> _BRIEF_:
What is needed is the run of lines from the one with "In the image, does" through the close of the data, set down exactly.
── INPUT ──
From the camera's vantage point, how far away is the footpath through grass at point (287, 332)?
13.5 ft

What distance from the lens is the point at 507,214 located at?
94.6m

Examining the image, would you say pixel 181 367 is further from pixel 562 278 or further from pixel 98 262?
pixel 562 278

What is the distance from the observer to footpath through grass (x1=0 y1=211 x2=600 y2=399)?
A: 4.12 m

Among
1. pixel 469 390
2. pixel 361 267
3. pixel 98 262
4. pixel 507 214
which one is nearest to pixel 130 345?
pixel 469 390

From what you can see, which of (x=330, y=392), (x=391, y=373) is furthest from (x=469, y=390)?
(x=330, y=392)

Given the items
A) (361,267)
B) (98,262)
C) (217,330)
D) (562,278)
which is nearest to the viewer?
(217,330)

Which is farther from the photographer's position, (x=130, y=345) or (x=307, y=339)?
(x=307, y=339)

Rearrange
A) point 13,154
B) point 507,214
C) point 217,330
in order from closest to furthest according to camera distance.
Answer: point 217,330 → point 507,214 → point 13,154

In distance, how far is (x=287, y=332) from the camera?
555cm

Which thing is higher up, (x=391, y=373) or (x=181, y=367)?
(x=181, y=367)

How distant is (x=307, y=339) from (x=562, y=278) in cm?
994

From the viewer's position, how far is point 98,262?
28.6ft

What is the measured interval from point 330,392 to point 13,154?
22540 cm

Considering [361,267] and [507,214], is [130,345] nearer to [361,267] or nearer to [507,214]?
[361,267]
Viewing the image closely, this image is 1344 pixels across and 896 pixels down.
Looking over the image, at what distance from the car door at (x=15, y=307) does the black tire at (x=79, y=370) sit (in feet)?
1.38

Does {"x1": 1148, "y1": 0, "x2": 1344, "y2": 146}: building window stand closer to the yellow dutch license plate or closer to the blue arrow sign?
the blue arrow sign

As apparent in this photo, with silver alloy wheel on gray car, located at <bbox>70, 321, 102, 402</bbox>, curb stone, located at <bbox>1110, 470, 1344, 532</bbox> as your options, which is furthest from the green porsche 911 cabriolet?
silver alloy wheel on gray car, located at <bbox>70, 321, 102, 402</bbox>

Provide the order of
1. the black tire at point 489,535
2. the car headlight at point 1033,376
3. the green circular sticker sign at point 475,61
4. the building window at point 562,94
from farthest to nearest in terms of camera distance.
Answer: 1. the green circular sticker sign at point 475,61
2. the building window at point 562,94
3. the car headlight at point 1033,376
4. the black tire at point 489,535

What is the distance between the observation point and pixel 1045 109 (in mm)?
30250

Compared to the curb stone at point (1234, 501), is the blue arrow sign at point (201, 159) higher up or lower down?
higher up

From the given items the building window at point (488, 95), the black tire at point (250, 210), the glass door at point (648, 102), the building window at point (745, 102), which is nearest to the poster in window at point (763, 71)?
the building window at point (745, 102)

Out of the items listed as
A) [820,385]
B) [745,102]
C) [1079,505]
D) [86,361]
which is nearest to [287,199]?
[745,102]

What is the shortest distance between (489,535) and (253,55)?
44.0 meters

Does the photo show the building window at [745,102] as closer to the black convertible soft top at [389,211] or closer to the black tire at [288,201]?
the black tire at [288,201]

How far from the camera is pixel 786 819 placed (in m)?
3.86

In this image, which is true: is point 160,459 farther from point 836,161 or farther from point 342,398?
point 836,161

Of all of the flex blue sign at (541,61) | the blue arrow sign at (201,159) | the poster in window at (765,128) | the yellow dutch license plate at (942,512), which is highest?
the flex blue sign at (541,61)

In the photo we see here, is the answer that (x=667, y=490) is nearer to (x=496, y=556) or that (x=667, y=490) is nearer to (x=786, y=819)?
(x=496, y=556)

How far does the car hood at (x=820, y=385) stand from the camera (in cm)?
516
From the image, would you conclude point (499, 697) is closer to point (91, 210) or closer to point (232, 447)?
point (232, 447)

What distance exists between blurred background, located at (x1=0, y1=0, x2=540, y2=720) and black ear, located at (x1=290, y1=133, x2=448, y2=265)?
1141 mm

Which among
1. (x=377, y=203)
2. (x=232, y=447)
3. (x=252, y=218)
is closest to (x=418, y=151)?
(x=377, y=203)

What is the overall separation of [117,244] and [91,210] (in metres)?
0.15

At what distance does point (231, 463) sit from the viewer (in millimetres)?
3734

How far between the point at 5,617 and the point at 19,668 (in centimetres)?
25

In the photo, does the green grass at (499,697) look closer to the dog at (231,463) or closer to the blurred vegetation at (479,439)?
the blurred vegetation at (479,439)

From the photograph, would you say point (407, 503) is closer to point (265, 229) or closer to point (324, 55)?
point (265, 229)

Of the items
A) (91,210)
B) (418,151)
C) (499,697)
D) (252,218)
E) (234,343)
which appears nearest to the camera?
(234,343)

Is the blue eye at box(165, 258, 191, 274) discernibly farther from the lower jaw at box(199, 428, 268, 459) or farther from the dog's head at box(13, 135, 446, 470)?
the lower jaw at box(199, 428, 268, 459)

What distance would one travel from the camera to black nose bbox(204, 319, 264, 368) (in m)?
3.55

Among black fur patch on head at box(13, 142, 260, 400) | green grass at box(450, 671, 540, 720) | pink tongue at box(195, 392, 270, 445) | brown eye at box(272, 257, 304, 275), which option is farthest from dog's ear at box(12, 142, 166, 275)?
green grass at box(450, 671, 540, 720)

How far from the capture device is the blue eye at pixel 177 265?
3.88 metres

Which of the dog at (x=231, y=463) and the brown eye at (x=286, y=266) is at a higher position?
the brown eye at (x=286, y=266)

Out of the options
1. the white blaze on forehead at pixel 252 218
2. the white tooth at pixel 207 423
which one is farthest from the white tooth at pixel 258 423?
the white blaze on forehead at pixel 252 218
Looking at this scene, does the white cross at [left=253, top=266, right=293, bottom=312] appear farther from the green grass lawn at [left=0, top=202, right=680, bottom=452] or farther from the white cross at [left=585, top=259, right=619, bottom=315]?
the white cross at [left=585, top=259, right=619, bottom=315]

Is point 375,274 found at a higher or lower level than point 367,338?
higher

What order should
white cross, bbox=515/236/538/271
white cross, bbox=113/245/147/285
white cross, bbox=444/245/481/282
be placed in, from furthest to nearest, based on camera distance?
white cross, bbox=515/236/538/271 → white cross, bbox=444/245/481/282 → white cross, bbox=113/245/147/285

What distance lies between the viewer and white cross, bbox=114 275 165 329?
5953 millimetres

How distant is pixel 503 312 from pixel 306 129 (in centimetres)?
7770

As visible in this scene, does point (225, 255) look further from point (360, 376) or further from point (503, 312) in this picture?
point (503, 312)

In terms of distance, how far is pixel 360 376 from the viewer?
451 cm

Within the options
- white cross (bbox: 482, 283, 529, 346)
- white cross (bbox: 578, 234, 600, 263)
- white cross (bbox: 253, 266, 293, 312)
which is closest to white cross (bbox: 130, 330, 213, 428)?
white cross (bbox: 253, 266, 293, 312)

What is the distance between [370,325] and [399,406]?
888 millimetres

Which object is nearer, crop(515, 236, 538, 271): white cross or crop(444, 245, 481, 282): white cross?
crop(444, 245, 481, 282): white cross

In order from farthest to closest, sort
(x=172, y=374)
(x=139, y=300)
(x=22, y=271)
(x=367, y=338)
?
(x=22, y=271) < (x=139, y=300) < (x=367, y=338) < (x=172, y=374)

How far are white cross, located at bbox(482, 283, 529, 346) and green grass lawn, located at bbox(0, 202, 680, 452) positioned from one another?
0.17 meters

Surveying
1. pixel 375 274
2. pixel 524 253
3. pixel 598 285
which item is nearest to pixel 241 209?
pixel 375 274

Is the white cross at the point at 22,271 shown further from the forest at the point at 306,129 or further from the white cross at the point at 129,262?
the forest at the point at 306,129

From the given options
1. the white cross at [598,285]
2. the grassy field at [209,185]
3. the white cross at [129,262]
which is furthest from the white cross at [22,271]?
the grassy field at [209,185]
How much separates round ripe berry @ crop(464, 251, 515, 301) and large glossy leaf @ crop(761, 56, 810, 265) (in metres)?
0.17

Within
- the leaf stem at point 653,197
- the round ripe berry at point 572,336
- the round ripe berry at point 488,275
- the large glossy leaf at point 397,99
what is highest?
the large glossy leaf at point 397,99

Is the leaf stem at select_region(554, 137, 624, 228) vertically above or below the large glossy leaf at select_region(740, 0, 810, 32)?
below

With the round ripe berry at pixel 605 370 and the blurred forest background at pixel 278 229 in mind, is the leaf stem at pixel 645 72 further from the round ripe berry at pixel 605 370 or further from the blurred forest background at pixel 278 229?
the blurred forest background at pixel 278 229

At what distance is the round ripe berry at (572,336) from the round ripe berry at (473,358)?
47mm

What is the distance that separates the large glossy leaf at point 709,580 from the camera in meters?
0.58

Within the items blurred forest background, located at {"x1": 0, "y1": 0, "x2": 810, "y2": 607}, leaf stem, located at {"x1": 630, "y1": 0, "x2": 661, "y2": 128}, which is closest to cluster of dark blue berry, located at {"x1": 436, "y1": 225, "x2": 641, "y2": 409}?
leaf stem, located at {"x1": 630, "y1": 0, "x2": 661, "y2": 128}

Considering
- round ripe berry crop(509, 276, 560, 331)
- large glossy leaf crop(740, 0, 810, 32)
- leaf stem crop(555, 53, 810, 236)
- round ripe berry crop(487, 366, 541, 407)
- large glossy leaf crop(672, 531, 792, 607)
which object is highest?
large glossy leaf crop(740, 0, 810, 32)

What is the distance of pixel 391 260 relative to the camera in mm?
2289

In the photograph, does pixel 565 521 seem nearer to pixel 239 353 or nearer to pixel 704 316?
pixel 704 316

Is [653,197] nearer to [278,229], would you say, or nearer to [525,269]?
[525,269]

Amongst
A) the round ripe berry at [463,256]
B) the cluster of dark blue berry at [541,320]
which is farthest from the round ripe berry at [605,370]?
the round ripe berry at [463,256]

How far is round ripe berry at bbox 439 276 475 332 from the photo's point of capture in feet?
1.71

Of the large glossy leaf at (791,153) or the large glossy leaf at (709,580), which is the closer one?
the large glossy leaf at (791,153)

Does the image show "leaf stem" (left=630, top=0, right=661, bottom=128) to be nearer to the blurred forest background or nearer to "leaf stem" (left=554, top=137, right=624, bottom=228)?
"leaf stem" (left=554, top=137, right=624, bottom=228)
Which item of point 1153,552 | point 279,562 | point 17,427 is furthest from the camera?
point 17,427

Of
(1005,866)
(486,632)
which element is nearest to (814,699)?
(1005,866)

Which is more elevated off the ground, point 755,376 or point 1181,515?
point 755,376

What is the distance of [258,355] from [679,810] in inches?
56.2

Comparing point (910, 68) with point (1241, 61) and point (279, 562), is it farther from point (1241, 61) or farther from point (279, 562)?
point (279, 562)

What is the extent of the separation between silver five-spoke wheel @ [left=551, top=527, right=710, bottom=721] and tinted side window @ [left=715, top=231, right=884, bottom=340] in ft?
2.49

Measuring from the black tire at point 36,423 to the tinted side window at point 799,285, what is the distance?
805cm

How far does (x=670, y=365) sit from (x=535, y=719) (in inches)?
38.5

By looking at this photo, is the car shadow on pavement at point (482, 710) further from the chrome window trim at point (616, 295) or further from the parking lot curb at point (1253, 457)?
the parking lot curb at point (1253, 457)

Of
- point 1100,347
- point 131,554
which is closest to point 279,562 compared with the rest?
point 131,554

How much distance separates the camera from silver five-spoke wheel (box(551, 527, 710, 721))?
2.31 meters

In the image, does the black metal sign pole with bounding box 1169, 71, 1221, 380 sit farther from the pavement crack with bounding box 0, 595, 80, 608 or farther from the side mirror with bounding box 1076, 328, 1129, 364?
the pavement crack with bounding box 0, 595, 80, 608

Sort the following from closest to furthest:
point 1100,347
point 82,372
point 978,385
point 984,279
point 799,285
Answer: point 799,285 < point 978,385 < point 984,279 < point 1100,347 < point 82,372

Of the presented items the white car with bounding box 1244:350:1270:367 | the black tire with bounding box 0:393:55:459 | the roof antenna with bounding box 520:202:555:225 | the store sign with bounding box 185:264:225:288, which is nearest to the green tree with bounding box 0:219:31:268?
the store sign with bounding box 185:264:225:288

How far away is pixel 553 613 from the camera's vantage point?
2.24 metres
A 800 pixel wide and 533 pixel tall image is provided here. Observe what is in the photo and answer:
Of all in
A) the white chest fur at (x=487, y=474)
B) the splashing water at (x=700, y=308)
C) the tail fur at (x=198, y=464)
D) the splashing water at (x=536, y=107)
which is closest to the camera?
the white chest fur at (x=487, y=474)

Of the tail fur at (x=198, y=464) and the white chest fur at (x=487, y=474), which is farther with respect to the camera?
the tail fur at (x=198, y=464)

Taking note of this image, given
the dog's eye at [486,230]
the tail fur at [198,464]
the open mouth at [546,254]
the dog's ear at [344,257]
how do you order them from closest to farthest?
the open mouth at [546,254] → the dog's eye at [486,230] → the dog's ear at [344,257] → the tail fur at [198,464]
───
> _ANSWER TO THE EXERCISE_:
In the image, does the black metal sign pole with bounding box 1169, 71, 1221, 380 sit farther from the pavement crack with bounding box 0, 595, 80, 608 or farther from the side mirror with bounding box 1076, 328, 1129, 364?
the pavement crack with bounding box 0, 595, 80, 608

Sort the following from closest to furthest:
point 1100,347
point 82,372
point 978,385
point 984,279
point 799,285
Answer: point 799,285 < point 978,385 < point 984,279 < point 1100,347 < point 82,372

Of the presented items the white car with bounding box 1244:350:1270:367 | the black tire with bounding box 0:393:55:459 | the roof antenna with bounding box 520:202:555:225 | the store sign with bounding box 185:264:225:288, which is nearest to the green tree with bounding box 0:219:31:268?
the store sign with bounding box 185:264:225:288

How far away is pixel 553 613 from the camera's vantage point?
2.24 metres
A 800 pixel wide and 533 pixel tall image is provided here. Observe what is in the photo and answer:
Of all in
A) the white chest fur at (x=487, y=474)
B) the splashing water at (x=700, y=308)
C) the tail fur at (x=198, y=464)
D) the splashing water at (x=536, y=107)
which is closest to the camera?
the white chest fur at (x=487, y=474)

Of the tail fur at (x=198, y=464) and the white chest fur at (x=487, y=474), which is farther with respect to the camera?
the tail fur at (x=198, y=464)

Taking note of this image, given
the dog's eye at [486,230]
the tail fur at [198,464]
the open mouth at [546,254]
the dog's ear at [344,257]
how do you order them from closest to farthest?
the open mouth at [546,254] → the dog's eye at [486,230] → the dog's ear at [344,257] → the tail fur at [198,464]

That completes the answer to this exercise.